■ **INFORMAZIONI SUL COMPITO**: Prosegui il testo sull'efficienza energetica dell'oliveto, riprendendo subito dopo la sua ultima frase.

■ **TESTO PROPOSTO**:

Efficienza e sostenibilità dell’oliveto in prospettiva storica

di Gianpiero Colomba

La gestione dell’oliveto, sempre più antropizzata, si è mossa lungo due modelli che semplifichiamo così: quello di basso livello, supportato dai soli input naturali di azoto (per esempio la pioggia) e quello sempre più intensivo che ha avuto ed ha nell’attualità, dei limiti di sostenibilità.
In una recente ricerca che si riferisce al territorio della provincia di Lecce [1]  , si sono stimati in varie epoche gli OUTPUT (produzione di olive, legna, ecc.) e gli INPUT energetici applicati all’oliveto (lavoro umano e animale, concimi, fertilizzanti, macchinari, ecc.). Il rapporto tra i due valori, tradotti previamente in unità energetica, ci fornisce un quadro relativo all’evoluzione dell’efficienza energetica nella gestione dell’oliveto.
Il livello produttivo nel Salento pugliese intorno al 1750 si attestava, mediamente, intorno ai 10 quintali per ettaro di olive. Intorno al 1930, quasi due secoli dopo e in piena epoca pre-industriale, la produttività era pressoché la stessa ma era diminuita, se rapportata ai livelli produttivi della seconda metà dell’Ottocento (media di 13,5 q/et nel decennio 1875/85). L’oliveto, quindi, per soddisfare la sua vocazione “industriale”, giustificata dai sorprendenti livelli di esportazione di olio, richiedeva un livello intensivo di gestione già in epoca di agricoltura organica. La rivoluzione verde, poi, con l’aumento della meccanizzazione e con l’ausilio dei fertilizzanti di sintesi, permise un esponenziale aumento delle rese agrarie, raggiungendo nell’attualità una produzione pari a circa 34 q/et. Nel lungo periodo, la produzione di legna a seguito delle potature, ebbe un andamento parallelo a quello della produzione di olive, tranne che a fine Ottocento e inizi Novecento quando aumentò il fabbisogno di legna a scopo energetico. La produzione di biomassa relativa alla copertura vegetale intercalare, spontanea o coltivata, è invece progressivamente e sensibilmente diminuita.

■ **Dati raccolti**:
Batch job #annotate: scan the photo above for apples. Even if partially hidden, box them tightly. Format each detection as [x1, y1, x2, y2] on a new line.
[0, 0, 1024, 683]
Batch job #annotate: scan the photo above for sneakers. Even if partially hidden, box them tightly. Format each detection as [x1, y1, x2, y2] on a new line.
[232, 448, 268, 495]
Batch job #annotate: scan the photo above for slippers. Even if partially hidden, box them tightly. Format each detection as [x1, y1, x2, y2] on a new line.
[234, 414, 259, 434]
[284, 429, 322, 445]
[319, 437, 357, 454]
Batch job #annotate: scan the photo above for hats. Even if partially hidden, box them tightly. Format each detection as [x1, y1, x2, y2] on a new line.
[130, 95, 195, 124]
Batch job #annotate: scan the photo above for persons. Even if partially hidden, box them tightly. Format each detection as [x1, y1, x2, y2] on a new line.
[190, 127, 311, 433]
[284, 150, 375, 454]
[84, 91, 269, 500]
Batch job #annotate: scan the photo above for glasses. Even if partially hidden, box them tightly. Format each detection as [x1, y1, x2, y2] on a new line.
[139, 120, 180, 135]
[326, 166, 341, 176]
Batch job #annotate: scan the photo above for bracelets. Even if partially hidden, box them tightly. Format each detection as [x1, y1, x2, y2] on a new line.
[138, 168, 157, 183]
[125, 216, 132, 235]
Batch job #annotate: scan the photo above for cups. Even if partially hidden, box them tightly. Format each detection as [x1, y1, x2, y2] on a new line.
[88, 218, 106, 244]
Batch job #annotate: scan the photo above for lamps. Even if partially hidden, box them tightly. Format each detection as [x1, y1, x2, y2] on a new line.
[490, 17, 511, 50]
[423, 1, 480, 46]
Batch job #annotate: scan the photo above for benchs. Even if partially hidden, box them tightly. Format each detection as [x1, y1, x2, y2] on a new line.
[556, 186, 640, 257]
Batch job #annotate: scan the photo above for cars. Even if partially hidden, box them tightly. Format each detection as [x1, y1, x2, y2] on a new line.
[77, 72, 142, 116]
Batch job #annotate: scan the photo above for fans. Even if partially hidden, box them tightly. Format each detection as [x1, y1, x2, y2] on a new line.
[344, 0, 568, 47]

■ **RISPOSTA SCRITTA**:
Per quanto riguarda gli INPUT si è calcolato che intorno al 1750 si impiegavano, mediamente, 368 ore/ettaro/anno (equivalenti a circa 0,5 GJ) di lavoro umano per lavorare la terra (questo lavoro spesso includeva il sovescio fatto a zappa) e occorrevano circa 27 ore per arare con una coppia di buoi (circa 4 GJ). Nell’attualità è calato sensibilmente il dispendio energetico relativo al lavoro manuale, ma al contempo una gran quantità di energia viene applicata con la fertilizzazione (l’equivalente di ben 12 GJ) e con la meccanizzazione.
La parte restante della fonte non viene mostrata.